Some might bemoan the fact that these are ballads, by and large, without much variety in tempo. Oh, but what fine ballads they are. “Long Way Back” is writ large with images about standing at a crossroads, watching a train, and ultimately finding the courage not to give in to the past and make the same mistakes. Raitt and Browne harmonize on backing vocals.

This fine collection closes (appropriately) with “The Hereafter”, a stunningly pretty song about dealing with death. Charles Duncan’s pennywhistle is Chieftains-worthy, and lends an Irish-ballad flavor. As usual, the lyrics achieve poignancy in their simple statements: “Though our hearts are too heavy to find comfort yet / And there are no words written to help us forget / We hold onto the memories and wait for the rest / As you make your way in the hereafter”.

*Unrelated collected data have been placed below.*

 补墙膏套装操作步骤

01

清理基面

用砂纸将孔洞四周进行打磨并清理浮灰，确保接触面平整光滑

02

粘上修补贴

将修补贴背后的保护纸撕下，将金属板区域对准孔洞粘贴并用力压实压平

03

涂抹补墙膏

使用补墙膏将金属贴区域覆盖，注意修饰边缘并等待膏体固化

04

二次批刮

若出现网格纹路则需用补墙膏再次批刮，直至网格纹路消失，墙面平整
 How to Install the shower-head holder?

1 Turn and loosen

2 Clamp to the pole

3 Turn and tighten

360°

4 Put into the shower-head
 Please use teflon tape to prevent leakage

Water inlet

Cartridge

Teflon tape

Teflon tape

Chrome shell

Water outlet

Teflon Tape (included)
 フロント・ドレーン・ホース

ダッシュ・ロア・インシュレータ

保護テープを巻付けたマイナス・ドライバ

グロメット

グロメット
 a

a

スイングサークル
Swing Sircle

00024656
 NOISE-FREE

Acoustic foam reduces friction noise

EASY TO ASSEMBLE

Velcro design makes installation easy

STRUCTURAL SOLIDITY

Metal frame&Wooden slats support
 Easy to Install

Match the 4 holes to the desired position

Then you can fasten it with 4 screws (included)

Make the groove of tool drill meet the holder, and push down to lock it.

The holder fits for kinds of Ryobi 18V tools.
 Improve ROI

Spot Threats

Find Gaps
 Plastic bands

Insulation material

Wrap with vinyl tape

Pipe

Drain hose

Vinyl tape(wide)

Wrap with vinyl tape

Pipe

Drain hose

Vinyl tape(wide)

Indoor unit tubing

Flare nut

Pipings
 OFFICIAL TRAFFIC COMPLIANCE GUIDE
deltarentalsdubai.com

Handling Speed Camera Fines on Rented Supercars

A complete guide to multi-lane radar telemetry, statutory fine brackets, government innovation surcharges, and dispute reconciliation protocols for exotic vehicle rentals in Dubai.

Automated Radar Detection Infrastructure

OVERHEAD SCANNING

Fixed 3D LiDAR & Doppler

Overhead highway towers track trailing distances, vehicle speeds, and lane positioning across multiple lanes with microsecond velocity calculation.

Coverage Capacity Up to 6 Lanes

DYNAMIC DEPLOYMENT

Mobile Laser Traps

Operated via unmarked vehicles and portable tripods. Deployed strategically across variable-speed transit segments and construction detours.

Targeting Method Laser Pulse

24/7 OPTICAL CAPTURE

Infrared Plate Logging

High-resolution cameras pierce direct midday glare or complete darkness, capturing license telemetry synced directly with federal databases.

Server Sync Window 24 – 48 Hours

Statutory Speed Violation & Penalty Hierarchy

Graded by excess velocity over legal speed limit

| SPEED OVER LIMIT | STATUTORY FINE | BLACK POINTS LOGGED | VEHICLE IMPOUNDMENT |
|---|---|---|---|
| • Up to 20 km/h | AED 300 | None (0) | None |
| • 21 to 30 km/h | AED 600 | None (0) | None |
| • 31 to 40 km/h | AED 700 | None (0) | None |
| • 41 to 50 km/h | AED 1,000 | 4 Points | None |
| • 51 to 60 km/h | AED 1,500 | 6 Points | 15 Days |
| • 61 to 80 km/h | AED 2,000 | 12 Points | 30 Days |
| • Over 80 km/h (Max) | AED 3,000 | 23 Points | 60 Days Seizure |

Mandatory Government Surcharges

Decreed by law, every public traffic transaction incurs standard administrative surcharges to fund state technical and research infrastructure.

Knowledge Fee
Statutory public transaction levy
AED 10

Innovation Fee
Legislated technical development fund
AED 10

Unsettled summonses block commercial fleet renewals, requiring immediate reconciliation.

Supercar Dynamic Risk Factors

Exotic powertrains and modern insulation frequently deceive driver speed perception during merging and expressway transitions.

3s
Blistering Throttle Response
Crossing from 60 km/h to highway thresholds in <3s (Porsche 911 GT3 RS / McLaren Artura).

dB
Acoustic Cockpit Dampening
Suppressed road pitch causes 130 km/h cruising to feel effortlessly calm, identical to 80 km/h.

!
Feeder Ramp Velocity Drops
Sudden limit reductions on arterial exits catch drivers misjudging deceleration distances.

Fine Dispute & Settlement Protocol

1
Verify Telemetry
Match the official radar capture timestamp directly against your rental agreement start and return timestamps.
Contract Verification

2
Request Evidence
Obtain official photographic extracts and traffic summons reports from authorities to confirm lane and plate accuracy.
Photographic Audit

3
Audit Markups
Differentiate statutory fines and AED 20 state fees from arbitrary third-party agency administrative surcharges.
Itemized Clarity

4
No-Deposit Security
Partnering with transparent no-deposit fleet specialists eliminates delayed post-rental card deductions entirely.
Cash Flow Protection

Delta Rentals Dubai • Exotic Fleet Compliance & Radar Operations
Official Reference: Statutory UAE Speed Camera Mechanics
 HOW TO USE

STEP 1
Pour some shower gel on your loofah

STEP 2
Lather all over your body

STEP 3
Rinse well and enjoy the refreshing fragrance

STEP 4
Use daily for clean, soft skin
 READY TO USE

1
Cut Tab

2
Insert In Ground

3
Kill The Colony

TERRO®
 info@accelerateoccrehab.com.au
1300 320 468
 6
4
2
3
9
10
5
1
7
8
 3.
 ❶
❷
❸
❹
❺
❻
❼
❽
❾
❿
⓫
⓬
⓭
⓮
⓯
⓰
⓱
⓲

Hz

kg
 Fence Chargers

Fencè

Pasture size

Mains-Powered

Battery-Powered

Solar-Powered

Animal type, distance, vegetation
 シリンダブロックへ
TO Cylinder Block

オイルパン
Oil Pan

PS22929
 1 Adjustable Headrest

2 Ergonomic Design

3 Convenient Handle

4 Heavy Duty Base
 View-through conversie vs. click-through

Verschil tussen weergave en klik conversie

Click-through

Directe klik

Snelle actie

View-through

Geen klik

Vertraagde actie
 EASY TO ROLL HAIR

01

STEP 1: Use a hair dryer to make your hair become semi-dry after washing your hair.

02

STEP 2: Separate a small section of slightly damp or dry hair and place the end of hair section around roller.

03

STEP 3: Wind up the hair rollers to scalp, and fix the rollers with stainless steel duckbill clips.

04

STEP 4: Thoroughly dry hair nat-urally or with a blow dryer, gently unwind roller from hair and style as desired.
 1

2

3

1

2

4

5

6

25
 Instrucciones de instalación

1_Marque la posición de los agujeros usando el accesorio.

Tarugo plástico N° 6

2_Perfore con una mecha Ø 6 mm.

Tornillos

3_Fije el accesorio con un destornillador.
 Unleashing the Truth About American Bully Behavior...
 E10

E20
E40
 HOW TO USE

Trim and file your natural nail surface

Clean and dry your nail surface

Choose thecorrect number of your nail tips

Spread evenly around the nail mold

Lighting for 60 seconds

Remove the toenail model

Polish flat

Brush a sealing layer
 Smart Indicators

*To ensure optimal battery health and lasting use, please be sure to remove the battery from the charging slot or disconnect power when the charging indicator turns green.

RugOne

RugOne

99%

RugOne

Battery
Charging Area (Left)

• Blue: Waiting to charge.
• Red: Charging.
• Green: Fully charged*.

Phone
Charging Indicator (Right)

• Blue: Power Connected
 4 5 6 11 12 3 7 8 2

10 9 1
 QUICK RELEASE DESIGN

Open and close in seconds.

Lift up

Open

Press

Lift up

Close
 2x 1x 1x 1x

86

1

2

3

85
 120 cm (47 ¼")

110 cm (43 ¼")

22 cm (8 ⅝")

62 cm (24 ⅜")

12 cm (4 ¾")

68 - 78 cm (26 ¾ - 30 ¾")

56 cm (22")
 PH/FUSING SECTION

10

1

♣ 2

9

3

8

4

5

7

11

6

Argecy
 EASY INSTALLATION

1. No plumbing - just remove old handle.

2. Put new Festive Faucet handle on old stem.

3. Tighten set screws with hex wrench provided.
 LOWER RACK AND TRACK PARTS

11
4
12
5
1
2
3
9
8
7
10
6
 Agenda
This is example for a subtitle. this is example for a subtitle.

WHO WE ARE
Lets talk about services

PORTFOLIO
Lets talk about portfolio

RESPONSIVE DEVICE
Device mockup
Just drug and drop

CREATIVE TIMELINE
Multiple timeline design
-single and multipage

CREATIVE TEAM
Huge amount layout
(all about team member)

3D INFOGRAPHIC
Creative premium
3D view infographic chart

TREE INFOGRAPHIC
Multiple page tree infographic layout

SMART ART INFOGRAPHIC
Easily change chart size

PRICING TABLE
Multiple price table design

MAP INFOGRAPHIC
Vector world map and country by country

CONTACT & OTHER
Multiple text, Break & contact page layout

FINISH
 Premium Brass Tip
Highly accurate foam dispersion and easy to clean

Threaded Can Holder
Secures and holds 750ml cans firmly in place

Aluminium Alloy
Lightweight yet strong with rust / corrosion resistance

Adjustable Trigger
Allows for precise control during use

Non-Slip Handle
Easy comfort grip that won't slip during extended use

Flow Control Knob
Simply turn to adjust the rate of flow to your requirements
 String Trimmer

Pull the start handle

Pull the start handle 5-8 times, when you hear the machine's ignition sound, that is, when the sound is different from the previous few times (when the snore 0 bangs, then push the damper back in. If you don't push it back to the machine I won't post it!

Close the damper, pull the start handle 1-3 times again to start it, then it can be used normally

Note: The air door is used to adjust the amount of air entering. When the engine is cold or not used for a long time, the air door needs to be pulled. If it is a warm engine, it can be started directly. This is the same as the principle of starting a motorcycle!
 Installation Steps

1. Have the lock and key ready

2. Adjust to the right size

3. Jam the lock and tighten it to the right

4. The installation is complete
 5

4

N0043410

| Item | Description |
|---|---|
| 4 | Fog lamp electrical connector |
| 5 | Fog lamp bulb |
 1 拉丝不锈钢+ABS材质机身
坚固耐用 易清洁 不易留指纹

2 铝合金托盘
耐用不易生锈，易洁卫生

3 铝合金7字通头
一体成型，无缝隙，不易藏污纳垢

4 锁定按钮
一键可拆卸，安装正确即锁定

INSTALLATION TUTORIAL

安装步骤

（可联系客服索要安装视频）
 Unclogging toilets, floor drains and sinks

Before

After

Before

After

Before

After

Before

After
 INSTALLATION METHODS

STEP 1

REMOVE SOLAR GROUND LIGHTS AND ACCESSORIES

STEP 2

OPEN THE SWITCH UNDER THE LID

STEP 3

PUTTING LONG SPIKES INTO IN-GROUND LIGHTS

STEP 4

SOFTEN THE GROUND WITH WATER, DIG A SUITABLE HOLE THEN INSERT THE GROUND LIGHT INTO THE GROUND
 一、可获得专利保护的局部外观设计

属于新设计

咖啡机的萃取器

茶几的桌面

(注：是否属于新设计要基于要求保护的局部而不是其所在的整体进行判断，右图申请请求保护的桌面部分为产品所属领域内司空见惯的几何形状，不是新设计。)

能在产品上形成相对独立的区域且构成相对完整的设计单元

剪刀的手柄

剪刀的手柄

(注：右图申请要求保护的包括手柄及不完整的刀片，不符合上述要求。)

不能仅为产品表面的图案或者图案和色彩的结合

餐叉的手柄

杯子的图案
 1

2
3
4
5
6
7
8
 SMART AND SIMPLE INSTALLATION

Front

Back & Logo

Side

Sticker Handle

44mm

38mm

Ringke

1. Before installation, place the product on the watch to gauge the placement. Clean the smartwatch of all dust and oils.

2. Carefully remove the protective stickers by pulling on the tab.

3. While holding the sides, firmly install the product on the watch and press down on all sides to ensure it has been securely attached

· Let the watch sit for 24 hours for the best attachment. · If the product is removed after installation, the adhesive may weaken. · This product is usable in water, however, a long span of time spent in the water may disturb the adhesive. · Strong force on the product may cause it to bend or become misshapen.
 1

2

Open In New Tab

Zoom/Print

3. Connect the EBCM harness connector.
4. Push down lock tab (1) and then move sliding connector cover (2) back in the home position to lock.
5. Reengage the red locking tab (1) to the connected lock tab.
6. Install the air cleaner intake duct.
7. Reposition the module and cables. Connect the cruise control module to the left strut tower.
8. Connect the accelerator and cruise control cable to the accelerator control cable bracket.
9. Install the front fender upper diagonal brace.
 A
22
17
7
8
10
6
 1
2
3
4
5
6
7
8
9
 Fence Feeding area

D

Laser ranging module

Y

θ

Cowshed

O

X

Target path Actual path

These 11 songs carry the weight of age and experience; they wrestle with topics that many will find endearing. If Lucinda Williams had a less wild sister who married and had two daughters, Jude Johnstone might be her. Fans of Bonnie Raitt, Julie Miller, and others of that ilk simply will love Jude Johnstone. Yet the universal honesty in these songs should appeal to a much wider audience.

It’s rare to come across well-crafted songs with emotions laid so bare. The very talented Jude Johnstone deserves a lot of credit; as her luminous adult-themed songs glow with a generous warmth and succinct voice. On a Good Day was a discovery for me—but with talent like this, her music won’t remain a secret much longer.